De Young Delivers the Sublime

While not exactly blockbusters, two important exhibitions will be featured at the de Young Museum this month. Both are delicate celebrations of understated imagery and quiet craft.

By Paul Duclos

Published: October, 2012

While not exactly blockbusters, two important exhibitions will be featured at the de Young Museum this month. Both are delicate celebrations of understated imagery and quiet craft.

Tucked away in the Anderson Gallery of Graphic Art is Crown Point Press at 50. This marks the press’s anniversary and features prints by 15 internationally renowned artists made at the press over the course of five decades. Some, such as Robert Bechtle and Wayne Thiebaud, have returned to the press throughout their careers; others, including Darren Almond, Chris Ofili and Kiki Smith, are more recent additions to the roster. All share an enthusiasm for expanding their artistic practice by making prints.

When Kathan Brown established Crown Point Press in the Bay Area in 1962, she expressed a commitment to etching that was remarkable for the time. Most workshop-based print publishing ventures in the 1960s focused on lithography and screenprinting.
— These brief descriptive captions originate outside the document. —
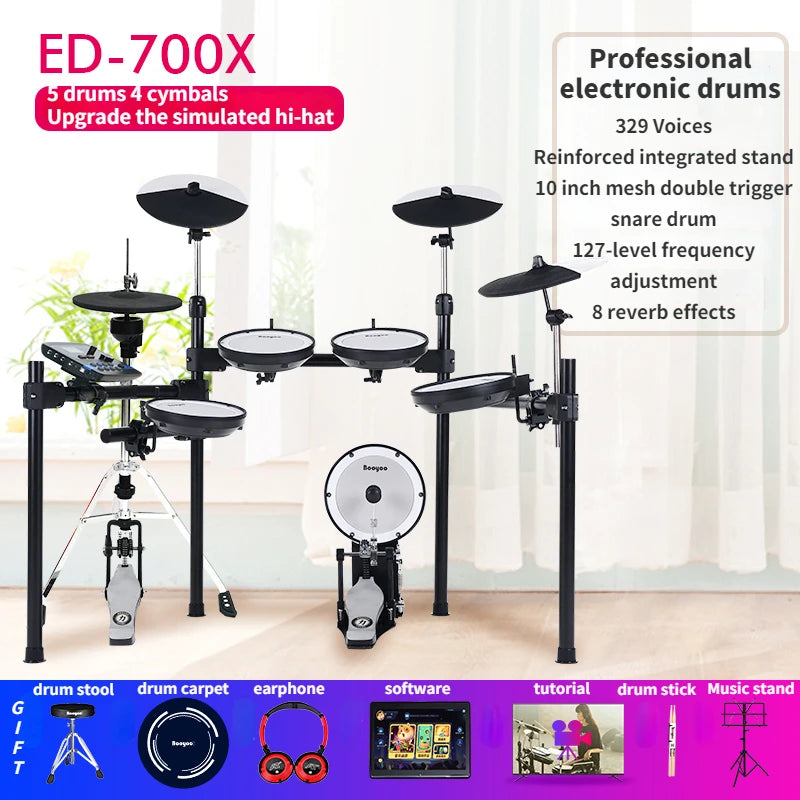 Electronic musical instruments Digital Midi Electronic Drums Musical Instrument Electronic Drum Set Professional Adults Elektronische Trommel Drums Instrument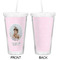 Baby Girl Photo Double Wall Tumbler with Straw - Approval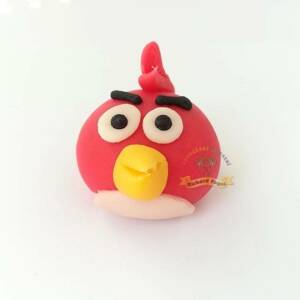 Angry Birds Red 4cm tortová figúrka z kokosu - Fagos
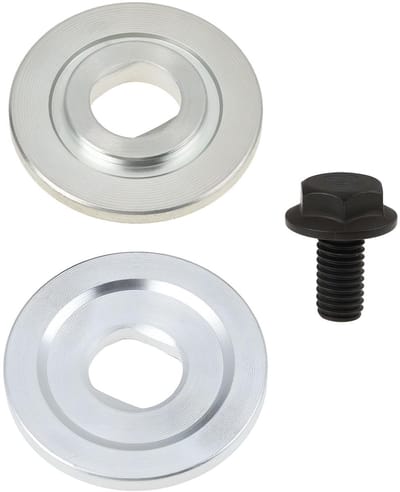 Dailygoods- Drukplaat 45 mm - Zaagblad - Bout M8x18mm - Koolstofstaal - Eenvoudige installatie - Compatibel met LS1040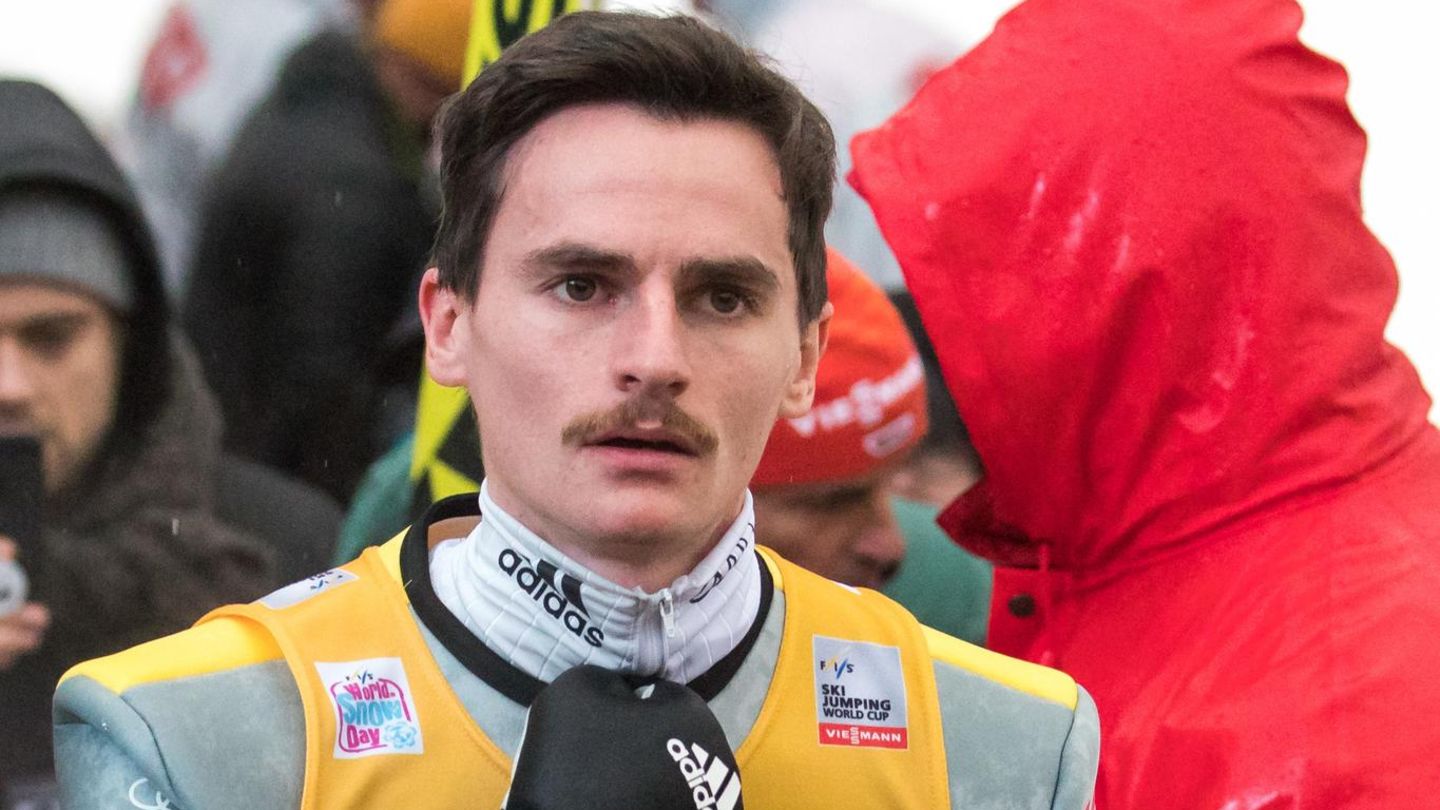 Skispringer Richard Freitag während der Vierschanzentournee in Innsbruck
Brown offered an alternative and welcomed artists who were new to intaglio, giving them an opportunity to explore an alternative printmaking possibility that was ideally suited to contemporary expression.

Witnessing the evolution of artistic movements such as Minimalism, Conceptualism, and Neo-figuration over the last 50 years, the press has applied a constant level of innovation to etching while working with visiting artists, regardless of style, to realize complex ideas. From the late 1960s, Brown and her staff of printers have developed ways in which photo projects could be realized, first as photoetchings, and then, beginning in the 1990s, in the revival of photogravure, a printing process that has been around for as long as photography itself. This process, along with that of color aquatint—which has become a trademark of the press—permits artists to swathe their compositions in printed tonal fields, merging ink and paper.

The press has two active websites (www.crownpoint.com and www.Magical-Secrets.com) and operates a public gallery and two large private etching studios in San Francisco with a staff of 10. Each year five or six invited artists work at the press for two weeks at a time with the technical assistance of Brown’s printers. Kathan Brown is the author of six books, the most recent of which is Magical Secrets about Thinking Creatively: The Art of Etching and the Truth of Life. It deals with ideas about creativity that she has learned from working closely over four decades with some of the most influential visual artists of our time.

Also at the de Young is This World Is Not My Home: Photographs by Danny Lyon. This exhibition of more than 60 photographs and photographic montages from 1962 to the present traces the fascinating and wide-ranging career of a dynamic and ground-breaking artist. A leading figure in the American street photography movement of the 1960s, Lyon distinguished himself from peers like Robert Frank, Garry Winogrand, and Lee Friedlander through his direct engagement with his subjects and his concern for those on the margins of society.

Working in the style of photographic New Journalism, Lyon immersed himself in the world of his subjects, cultivating relationships and frequently capturing his subjects’ stories in highly descriptive, opinionated texts, which he published in several books alongside his photographs. Lyon rode with bikers, marched against segregation with the Student Nonviolent Coordinating Committee and spent hours inside the notorious death row "Walls Unit" of the Texas State Prison at Huntsville. His goal to present a charged alternative to the insipid documentation that pervaded the mass media led to the creation of hundreds of striking psychological, political, and aesthetically powerful images.

The 1960s were an extraordinarily productive decade for Lyon. He became the first official photographer for the civil rights movement, captured the members and mores of Midwestern motorcycle gangs, documented the destruction of housing and traditional architecture in lower Manhattan and made intimate portraits of death row inmates in Texas prisons.

Since then, Lyon has tackled a broad range of subjects: life with his family in the mixed Native American and Latino neighborhood of Llanito in Bernalillo, New Mexico; abandoned street children in Colombia; the political turmoil in Haiti; the chaos of life in China’s booming, polluted industrial outposts; and most recently the Occupy movement in New York and Los Angeles. Throughout the years, he also made numerous films inspired by these and other subjects.

Drawn from the artist’s studio and the Menil Collection, in Houston, Texas, with supplemental works from private collections in the Bay Area, This World Is Not My Home features a selection of images from all periods of the Lyon’s career. Also included are a number of rarely seen montages in which the artist has arranged old and new photographs, in both color and black-and-white, to create poetic reflections on memory, family and friendship.